- [PROBLEM REQUIREMENTS] Copy out, word for word, the lines of the material between the line holding "Visible here, arrange and list" and the line holding "Answer: point (269, 383), point", inclusive.

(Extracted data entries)
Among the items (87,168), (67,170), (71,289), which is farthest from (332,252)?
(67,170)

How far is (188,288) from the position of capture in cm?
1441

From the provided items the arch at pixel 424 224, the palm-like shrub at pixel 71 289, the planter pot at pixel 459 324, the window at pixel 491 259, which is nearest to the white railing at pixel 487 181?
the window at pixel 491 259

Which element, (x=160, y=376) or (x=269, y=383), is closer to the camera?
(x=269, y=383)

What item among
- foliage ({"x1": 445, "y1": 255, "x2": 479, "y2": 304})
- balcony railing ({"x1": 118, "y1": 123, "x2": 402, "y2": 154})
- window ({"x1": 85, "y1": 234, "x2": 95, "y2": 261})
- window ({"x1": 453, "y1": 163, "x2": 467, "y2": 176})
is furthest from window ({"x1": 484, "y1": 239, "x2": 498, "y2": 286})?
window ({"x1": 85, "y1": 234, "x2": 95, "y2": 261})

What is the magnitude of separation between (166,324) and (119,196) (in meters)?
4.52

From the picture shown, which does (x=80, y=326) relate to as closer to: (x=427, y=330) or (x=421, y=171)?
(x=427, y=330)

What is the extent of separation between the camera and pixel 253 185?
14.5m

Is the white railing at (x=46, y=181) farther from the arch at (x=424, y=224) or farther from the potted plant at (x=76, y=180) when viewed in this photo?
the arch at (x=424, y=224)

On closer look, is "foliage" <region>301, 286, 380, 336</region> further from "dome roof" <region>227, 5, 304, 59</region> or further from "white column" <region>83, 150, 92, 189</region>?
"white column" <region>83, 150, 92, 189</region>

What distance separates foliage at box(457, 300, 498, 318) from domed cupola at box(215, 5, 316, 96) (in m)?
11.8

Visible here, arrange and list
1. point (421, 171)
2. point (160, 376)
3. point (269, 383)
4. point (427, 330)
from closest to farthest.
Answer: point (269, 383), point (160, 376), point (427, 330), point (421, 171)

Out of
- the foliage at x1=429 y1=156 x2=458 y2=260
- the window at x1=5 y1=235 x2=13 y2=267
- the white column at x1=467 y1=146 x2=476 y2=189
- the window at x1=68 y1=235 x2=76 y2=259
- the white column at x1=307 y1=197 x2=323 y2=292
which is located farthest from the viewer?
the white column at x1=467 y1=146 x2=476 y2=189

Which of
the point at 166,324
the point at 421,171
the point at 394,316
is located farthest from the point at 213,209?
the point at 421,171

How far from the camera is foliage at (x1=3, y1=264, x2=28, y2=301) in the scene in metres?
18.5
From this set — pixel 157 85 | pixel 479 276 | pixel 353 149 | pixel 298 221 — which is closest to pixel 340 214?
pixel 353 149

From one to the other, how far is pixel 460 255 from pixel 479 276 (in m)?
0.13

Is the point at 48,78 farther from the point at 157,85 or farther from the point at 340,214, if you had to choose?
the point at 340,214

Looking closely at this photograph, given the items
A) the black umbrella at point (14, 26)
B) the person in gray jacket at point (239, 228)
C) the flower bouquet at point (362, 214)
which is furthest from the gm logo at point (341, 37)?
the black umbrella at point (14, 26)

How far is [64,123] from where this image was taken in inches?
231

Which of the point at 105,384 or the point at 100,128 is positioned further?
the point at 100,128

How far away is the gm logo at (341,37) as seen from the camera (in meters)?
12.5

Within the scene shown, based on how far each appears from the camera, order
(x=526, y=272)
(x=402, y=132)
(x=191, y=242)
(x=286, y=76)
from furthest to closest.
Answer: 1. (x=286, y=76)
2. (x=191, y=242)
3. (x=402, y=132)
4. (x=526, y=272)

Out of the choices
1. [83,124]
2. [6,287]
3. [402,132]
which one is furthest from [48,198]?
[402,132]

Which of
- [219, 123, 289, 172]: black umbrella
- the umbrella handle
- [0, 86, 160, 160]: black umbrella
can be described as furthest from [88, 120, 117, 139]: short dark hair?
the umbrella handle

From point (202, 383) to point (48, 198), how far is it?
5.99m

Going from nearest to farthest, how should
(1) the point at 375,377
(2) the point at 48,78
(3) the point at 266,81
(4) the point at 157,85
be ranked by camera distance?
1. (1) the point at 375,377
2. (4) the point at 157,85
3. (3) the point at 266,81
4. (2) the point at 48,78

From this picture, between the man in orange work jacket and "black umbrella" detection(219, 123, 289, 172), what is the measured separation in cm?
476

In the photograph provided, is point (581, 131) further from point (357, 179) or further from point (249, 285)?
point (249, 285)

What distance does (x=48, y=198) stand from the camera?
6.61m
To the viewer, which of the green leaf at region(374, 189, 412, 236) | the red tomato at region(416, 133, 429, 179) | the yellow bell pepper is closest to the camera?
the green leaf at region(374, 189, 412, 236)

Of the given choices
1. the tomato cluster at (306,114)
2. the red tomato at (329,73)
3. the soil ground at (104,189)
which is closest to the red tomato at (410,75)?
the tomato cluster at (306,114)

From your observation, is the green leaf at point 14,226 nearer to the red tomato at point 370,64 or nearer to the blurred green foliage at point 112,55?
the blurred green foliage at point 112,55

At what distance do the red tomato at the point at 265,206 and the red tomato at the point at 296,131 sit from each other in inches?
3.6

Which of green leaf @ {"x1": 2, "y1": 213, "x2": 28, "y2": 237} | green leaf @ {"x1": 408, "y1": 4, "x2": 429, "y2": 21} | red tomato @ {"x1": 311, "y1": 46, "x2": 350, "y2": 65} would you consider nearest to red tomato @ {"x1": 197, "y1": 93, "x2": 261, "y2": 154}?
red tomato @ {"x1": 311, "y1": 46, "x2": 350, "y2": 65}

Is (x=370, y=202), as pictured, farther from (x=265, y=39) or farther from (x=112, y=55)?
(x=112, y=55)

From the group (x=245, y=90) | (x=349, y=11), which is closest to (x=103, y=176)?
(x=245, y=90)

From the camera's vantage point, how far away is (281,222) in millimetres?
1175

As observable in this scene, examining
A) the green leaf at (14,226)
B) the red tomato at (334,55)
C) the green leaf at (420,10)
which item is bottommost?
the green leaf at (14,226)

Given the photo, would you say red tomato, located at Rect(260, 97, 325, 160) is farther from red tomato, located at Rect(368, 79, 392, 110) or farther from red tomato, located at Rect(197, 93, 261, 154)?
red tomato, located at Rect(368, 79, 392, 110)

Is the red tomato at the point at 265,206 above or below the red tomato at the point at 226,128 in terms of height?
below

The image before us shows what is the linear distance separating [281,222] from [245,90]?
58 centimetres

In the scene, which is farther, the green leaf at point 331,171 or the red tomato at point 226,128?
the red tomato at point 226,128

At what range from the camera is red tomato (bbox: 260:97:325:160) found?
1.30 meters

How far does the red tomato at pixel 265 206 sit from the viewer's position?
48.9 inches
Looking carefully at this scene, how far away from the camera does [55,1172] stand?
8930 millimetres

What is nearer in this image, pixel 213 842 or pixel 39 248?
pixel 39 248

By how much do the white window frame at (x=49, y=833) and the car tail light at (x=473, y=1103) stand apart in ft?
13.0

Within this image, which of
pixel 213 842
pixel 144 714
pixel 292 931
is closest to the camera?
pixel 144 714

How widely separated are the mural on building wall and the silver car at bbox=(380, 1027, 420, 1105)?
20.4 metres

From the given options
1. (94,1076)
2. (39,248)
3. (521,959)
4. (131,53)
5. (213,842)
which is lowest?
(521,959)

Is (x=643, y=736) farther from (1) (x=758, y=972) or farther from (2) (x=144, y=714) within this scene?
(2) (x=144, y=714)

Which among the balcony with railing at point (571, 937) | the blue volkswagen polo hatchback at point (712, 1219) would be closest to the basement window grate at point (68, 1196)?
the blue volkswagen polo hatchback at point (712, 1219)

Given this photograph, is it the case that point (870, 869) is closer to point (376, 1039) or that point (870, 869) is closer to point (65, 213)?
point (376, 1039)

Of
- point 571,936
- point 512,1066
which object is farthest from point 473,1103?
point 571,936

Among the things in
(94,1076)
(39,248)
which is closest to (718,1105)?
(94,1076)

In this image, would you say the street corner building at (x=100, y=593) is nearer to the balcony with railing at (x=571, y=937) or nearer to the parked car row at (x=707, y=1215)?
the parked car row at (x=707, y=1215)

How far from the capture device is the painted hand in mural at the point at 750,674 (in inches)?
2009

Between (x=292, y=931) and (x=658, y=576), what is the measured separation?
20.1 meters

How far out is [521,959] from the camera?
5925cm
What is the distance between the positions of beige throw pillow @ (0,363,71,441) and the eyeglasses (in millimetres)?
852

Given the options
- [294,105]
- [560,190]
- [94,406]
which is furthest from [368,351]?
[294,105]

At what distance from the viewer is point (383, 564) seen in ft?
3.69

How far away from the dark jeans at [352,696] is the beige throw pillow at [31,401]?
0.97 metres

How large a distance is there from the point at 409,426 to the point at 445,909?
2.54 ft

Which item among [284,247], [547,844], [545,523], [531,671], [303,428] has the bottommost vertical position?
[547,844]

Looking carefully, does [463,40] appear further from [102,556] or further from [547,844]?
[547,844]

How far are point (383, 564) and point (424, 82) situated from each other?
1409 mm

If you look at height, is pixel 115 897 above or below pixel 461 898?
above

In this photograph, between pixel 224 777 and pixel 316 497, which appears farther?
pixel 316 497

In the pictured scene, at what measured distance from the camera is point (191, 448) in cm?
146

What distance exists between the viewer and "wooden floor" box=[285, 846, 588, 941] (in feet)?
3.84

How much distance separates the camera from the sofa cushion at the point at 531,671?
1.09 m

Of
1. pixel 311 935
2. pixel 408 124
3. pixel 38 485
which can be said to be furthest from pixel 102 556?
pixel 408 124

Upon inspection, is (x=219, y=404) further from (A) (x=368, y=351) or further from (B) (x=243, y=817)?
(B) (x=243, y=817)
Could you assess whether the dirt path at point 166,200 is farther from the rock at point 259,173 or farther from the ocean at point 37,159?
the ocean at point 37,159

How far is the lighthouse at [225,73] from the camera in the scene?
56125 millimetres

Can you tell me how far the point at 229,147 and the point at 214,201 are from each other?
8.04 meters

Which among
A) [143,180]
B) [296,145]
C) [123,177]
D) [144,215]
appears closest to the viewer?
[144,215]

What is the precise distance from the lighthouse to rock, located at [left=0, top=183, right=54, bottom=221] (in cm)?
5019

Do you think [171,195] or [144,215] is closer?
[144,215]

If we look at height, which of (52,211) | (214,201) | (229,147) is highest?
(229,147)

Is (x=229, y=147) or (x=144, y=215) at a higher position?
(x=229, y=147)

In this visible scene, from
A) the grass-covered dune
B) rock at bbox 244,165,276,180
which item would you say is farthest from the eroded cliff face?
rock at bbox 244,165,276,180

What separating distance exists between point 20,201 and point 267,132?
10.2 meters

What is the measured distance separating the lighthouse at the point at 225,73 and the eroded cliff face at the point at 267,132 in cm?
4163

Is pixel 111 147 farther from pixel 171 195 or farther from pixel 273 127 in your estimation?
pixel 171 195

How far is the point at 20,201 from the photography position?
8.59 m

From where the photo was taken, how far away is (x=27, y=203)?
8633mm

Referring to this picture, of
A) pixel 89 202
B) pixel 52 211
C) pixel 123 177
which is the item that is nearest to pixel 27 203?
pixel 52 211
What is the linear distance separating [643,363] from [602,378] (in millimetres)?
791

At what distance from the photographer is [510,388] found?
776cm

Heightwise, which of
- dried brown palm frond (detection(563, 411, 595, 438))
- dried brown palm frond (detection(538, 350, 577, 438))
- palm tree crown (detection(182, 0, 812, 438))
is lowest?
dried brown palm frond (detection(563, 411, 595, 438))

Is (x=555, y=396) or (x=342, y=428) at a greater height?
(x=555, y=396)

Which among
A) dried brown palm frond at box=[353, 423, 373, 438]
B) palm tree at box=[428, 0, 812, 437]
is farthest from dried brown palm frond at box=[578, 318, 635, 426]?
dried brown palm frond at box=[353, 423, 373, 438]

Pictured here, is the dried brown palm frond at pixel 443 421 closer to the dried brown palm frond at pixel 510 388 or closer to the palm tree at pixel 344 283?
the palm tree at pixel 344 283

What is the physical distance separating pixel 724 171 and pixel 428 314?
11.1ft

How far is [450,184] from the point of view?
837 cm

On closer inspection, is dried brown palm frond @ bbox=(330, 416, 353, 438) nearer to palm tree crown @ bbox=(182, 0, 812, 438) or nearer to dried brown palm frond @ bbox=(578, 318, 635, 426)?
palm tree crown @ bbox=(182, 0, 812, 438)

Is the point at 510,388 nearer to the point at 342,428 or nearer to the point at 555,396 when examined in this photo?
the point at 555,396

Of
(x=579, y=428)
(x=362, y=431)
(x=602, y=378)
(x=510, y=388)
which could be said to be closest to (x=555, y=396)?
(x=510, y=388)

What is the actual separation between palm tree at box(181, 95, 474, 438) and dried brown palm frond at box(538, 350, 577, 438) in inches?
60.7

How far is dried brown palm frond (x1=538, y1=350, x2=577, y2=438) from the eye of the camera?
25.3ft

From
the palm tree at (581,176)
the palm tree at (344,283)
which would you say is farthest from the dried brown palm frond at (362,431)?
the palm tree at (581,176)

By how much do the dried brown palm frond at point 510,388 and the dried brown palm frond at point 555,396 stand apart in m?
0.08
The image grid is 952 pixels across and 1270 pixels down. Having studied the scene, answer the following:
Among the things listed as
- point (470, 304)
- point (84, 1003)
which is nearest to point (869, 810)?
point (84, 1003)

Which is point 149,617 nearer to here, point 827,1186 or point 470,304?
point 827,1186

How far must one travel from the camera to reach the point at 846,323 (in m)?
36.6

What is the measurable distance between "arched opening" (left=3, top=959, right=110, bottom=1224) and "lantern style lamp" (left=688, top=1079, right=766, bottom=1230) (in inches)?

- [REPLY]
Visible here, arrange and list
1. point (421, 171)
2. point (160, 376)
3. point (269, 383)
4. point (427, 330)
from closest to farthest.
Answer: point (269, 383), point (160, 376), point (427, 330), point (421, 171)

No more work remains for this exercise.